## BEGIN Extract provided

# tub wheels/rims



## mr-marty-martin (2 Jun 2009)

looking for some tub wheels for the cyclo cross season...

or tub rims...


----------



## Chonker (3 Jun 2009)

My brother has these which he was talking about selling. Dunno much about them but I can ask what he'd want for 'em if they're what you're looking for?


----------



## mr-marty-martin (3 Jun 2009)

yeah see how much he want for them, they look abit on the older side of what i was after but could be used as a spair set...


----------



## Landslide (3 Jun 2009)

http://forum.ctc.org.uk/viewtopic.php?f=35&t=25181


----------



## brodie (3 Jun 2009)

That rear wheel probably has a hub that takes a screw-on freewheel, not a cassette.


----------



## mr-marty-martin (3 Jun 2009)

yeah its more than likely a block, but will do for a spare set of cross wheels...

just need to wait to register on the ctc forum, but colection only so probalys not be able to get them...


----------



## Chonker (16 Jun 2009)

Asked him and he wasn't sure what he wanted and so put them up on fleabay instead, sorry :/


----------



## mr-marty-martin (16 Jun 2009)

whats the url then ?


----------



## Chonker (17 Jun 2009)

Here, took some searching to find them, don't think they're listed very well

http://cgi.ebay.co.uk/ws/eBayISAPI.dll?ViewItem&item=180369244989


----------



## mr-marty-martin (17 Jun 2009)

## END Extract provided
## BEGIN Information supplied

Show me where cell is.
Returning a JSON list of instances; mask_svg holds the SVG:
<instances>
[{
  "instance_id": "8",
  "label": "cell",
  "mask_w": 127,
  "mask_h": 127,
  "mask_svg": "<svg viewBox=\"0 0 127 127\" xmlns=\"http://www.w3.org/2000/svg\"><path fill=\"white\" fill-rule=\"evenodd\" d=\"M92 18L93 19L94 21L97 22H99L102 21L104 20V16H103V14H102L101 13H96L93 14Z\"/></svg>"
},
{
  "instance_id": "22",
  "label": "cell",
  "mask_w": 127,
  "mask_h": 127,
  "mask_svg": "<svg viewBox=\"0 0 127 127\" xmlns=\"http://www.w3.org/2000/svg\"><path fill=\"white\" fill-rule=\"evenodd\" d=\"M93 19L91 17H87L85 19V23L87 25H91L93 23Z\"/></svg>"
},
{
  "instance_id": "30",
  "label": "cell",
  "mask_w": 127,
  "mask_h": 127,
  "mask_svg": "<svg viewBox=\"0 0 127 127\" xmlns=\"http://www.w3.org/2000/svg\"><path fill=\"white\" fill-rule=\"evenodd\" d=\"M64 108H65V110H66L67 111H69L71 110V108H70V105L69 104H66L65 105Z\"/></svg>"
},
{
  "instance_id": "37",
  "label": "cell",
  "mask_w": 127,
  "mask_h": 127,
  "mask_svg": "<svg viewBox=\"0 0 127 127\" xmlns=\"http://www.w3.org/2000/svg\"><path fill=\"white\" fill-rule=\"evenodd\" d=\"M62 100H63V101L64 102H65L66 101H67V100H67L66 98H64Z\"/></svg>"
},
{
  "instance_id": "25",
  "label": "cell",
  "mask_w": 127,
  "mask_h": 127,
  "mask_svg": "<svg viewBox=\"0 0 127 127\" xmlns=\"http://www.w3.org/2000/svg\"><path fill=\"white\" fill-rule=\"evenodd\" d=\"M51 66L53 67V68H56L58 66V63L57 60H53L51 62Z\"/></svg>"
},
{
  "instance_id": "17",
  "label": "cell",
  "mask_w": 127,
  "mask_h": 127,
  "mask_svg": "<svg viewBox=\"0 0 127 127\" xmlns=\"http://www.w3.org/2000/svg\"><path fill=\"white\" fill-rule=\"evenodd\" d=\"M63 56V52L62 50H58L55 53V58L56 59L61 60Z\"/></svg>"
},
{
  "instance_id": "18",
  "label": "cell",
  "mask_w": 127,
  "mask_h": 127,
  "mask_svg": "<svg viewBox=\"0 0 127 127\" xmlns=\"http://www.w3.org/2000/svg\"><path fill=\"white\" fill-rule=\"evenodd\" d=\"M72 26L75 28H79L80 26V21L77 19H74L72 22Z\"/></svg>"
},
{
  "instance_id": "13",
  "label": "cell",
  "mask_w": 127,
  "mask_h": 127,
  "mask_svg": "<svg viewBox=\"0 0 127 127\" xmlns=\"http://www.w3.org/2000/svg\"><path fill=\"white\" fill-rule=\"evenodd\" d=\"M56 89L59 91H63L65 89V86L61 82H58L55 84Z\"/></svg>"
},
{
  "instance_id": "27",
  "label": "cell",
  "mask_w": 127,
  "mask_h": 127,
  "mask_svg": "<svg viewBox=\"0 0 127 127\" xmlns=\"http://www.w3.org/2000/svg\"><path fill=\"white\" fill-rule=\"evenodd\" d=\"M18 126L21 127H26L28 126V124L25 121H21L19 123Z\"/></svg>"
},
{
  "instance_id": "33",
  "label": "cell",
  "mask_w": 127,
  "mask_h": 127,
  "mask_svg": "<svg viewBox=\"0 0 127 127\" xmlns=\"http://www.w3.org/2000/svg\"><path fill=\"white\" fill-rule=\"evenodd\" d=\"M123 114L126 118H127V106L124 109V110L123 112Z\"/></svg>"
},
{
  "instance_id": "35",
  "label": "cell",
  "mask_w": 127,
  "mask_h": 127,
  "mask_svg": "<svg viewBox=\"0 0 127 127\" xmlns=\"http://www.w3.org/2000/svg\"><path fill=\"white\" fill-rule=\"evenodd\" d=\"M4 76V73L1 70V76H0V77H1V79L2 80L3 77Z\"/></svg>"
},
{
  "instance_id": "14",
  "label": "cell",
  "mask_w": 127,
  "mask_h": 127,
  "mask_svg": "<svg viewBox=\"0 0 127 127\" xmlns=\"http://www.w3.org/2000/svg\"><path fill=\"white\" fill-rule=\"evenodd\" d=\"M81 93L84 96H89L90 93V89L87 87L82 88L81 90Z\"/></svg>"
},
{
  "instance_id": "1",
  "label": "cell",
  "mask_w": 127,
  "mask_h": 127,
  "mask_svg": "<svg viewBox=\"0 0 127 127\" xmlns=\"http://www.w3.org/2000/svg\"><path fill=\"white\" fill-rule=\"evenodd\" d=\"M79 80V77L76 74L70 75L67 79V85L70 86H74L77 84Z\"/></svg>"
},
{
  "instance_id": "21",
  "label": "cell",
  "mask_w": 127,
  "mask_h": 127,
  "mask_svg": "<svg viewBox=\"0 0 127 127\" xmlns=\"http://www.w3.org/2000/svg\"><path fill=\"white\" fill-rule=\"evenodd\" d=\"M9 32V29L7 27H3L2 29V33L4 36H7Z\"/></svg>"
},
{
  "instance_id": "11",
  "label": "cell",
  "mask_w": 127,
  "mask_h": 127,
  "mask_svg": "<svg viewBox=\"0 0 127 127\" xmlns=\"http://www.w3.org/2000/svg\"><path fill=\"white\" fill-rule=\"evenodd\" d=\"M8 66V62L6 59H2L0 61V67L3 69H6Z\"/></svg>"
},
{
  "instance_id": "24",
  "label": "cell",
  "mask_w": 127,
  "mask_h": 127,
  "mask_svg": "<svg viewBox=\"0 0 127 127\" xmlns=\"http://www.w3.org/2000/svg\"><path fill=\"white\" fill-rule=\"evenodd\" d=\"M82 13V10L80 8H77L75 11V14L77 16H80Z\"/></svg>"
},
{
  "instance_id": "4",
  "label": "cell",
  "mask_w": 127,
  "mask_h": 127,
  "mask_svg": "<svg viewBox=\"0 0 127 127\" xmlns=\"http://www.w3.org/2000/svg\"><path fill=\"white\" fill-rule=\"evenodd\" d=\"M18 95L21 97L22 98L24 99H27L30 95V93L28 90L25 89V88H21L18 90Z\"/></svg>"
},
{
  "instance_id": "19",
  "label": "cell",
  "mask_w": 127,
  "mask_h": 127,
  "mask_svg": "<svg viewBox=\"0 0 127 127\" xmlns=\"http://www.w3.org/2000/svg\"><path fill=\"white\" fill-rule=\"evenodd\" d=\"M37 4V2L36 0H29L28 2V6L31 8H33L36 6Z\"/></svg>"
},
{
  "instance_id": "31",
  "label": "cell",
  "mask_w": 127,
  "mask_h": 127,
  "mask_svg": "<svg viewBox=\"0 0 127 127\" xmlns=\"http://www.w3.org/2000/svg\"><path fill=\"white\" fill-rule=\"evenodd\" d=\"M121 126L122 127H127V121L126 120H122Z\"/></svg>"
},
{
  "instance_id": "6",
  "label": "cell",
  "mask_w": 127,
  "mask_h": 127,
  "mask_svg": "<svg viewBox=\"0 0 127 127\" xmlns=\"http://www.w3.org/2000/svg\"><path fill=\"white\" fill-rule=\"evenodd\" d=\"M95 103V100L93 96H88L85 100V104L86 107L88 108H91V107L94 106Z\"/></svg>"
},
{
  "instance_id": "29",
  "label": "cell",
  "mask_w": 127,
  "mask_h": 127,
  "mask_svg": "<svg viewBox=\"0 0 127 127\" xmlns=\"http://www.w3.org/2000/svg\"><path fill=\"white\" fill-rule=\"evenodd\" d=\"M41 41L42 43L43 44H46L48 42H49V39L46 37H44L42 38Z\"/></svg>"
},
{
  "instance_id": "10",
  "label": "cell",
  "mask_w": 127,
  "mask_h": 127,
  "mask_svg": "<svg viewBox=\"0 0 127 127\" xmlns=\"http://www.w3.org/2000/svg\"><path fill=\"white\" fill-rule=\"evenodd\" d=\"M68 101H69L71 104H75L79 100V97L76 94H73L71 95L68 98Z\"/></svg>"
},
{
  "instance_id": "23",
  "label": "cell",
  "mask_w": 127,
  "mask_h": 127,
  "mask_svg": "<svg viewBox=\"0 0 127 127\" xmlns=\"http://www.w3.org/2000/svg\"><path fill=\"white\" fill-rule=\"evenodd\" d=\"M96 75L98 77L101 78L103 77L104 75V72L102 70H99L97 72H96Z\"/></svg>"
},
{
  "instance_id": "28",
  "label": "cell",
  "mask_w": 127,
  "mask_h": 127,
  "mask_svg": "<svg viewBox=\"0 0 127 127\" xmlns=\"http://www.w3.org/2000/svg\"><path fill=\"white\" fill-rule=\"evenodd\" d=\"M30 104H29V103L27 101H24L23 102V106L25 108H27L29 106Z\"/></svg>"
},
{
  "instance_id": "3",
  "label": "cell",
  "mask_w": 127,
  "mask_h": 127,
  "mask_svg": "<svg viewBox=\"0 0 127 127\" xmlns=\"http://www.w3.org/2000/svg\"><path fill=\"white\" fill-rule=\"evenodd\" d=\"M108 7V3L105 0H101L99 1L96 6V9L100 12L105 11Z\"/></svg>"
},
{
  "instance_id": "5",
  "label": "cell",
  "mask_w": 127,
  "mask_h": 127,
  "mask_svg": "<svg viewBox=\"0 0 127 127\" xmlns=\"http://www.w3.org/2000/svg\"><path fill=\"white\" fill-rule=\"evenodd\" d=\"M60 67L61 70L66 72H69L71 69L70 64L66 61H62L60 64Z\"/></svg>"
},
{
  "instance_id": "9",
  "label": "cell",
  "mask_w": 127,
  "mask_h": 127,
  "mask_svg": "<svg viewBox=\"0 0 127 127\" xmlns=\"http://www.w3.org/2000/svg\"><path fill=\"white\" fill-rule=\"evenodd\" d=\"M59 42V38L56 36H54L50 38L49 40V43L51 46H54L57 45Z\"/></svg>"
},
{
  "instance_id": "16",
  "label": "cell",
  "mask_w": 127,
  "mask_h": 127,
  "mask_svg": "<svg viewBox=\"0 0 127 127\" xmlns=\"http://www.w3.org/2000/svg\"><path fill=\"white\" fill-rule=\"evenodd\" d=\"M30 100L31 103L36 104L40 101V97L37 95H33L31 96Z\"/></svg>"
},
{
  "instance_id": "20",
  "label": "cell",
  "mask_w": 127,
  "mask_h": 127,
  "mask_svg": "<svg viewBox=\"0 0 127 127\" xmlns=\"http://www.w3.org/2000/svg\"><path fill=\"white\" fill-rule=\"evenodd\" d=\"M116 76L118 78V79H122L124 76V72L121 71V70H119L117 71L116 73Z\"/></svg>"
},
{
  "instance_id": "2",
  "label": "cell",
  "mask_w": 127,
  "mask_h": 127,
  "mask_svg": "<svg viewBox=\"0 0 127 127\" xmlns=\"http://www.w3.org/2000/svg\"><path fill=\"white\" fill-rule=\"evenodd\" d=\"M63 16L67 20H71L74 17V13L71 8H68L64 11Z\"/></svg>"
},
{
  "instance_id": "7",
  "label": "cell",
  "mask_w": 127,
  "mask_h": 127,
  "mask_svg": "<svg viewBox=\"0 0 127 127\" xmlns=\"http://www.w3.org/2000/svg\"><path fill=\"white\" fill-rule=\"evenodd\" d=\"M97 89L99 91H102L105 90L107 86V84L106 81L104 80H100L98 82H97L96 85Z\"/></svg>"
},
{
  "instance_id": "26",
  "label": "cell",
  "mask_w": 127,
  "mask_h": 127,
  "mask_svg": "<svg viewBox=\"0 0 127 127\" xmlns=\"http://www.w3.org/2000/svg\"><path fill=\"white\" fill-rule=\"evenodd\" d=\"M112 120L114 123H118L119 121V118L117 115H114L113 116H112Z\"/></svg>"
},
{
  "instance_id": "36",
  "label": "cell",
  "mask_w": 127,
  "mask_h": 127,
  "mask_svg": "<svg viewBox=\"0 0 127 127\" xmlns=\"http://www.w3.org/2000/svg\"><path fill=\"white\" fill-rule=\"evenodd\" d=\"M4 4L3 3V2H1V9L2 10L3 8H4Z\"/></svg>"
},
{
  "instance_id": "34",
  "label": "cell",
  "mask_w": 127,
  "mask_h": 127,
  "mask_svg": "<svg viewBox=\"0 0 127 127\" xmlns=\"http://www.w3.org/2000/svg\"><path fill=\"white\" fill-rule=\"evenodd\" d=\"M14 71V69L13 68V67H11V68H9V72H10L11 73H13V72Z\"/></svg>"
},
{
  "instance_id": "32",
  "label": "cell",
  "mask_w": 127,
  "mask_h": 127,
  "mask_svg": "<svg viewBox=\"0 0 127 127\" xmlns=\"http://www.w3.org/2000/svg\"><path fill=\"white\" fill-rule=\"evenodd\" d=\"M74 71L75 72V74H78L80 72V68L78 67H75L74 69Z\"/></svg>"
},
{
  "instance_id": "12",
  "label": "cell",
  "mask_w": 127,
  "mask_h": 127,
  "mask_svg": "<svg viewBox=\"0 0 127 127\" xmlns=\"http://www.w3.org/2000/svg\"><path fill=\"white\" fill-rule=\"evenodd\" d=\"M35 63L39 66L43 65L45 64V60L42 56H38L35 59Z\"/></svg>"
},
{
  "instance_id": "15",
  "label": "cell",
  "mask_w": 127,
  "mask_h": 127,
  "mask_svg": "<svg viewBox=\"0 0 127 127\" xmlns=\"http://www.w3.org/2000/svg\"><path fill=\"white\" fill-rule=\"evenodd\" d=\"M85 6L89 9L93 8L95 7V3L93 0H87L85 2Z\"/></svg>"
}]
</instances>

## END Information supplied

In the forum thread on tub wheels, what kind of hub does brodie say the rear wheel probably has?

Result for this exercise. A hub that takes a screw-on freewheel, not a cassette.